30. Uit het reeds aangehaalde arrest International Fruit Company e. a. en het arrest van 5 oktober 1994, Duitsland/Raad(18) blijkt, dat de geldigheid van een verordening niet kan worden aangetast door bepalingen die geen rechtstreekse werking hebben. Dat alleen al volstaat om uit te sluiten dat de geldigheid van de GATT-verordening kan worden aangetast door artikel XIII van het GATT.
31. Voor het overige verwijs ik met betrekking tot de argumenten van de Bondsrepubliek Duitsland naar mijn conclusie van 24 juni 1997 in de zaak Duitsland/Raad, C-122/95, en geef het Hof derhalve in overweging op deze vraag te antwoorden, dat bij onderzoek van de GATT-verordening in de context van de verwijzingsbeschikking en de andere elementen van het dossier niet is gebleken van feiten of omstandigheden die de geldigheid van deze verordening aantasten.
De derde vraag, betreffende de rechtstreekse werking
32. Volgens de bewoordingen zelf van deze vraag dient deze slechts te worden beantwoord zo de eerste vraag en de tweede vraag, sub b, bevestigend worden beantwoord.

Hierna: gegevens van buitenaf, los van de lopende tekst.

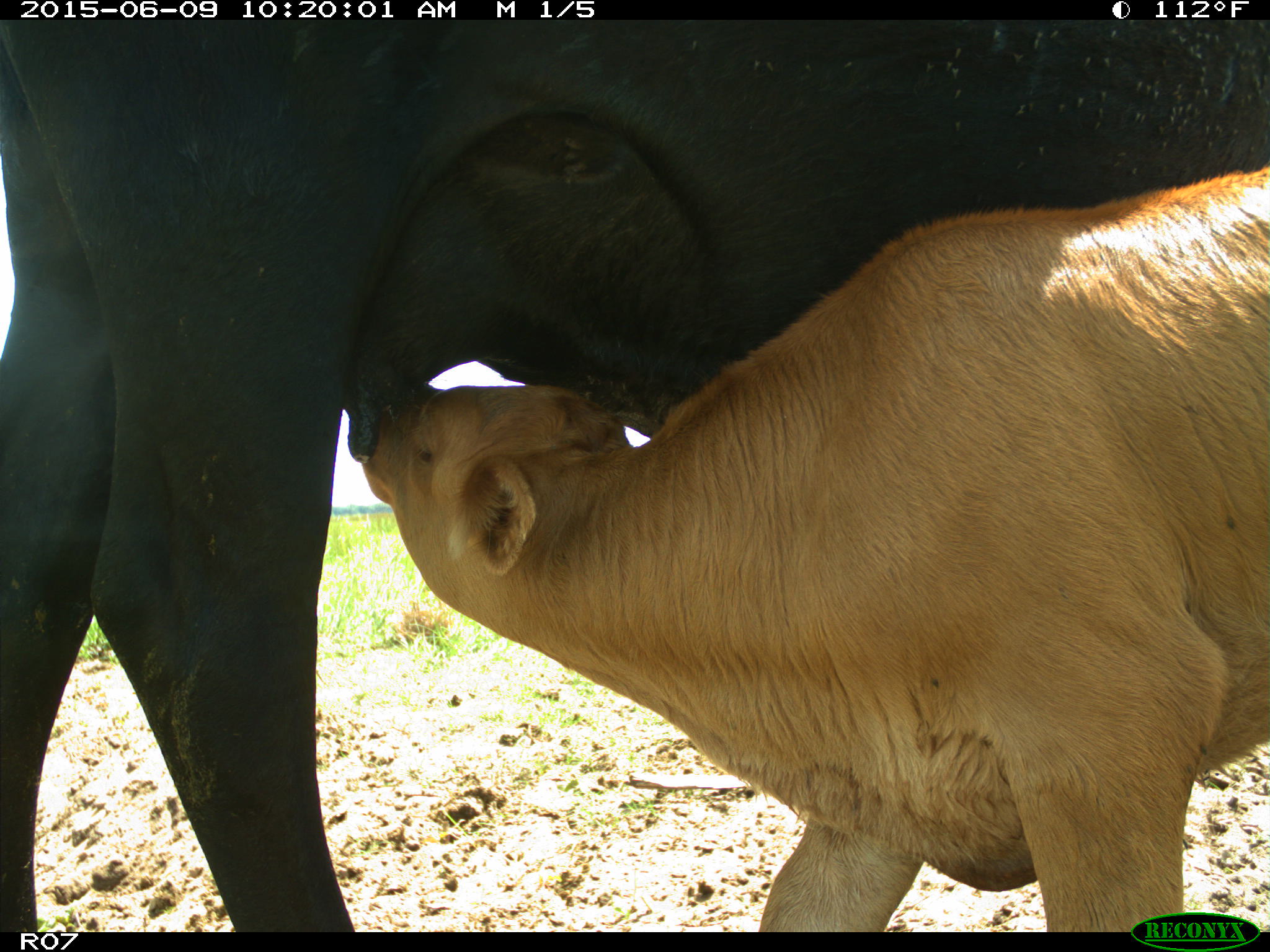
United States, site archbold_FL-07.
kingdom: Animalia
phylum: Chordata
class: Mammalia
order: Artiodactyla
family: Bovidae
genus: Bos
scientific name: Bos taurus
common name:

Zoals reeds gezegd, stel ik voor deze vragen ontkennend te beantwoorden, en geef het Hof dan ook in overweging de derde vraag niet te beantwoorden.
Conclusie
33. Mitsdien geef in het Hof in overweging de door het Finanzgericht Hamburg gestelde vragen te beantwoorden als volgt:
-
Artikel 234, eerste alinea, van het Verdrag moet aldus worden uitgelegd, dat het een nationale rechter niet toestaat de toepassing te weigeren van de bepalingen van verordening (EEG) nr. 404/93 van de Raad van 13 februari 1993 houdende een gemeenschappelijke ordening der markten in de sector bananen, laatstelijk gewijzigd bij verordening (EG) nr. 3290/94 van de Raad van22 december 1994 inzake de aanpassingen en de overgangsmaatregelen in de landbouwsector voor de tenuitvoerlegging van de overeenkomsten in het kader van de multilaterale handelsbesprekingen van de Uruguay-Ronde of van verordening (EG) nr. 478/95 van de Commissie van 1 maart 1995 tot vaststelling van aanvullende bepalingen voor de toepassing van verordening (EEG) nr. 404/93 van de Raad betreffende de regeling inzake het tariefcontingent voor de invoer van bananen in de Gemeenschap en tot wijziging van verordening (EEG) nr. 1442/93 in gevallen die betrekking hebben op de invoer van bananen uit een derde land dat geen partij is bij een internationale overeenkomst die door de lidstaten vóór de inwerkingtreding van het Verdrag is gesloten.
-
Bij onderzoek van voormelde verordening nr. 478/95 in de context van de verwijzingsbeschikking en de andere elementen van het dossier, is niet gebleken van feiten of omstandigheden die de geldigheid van deze verordening aantasten.”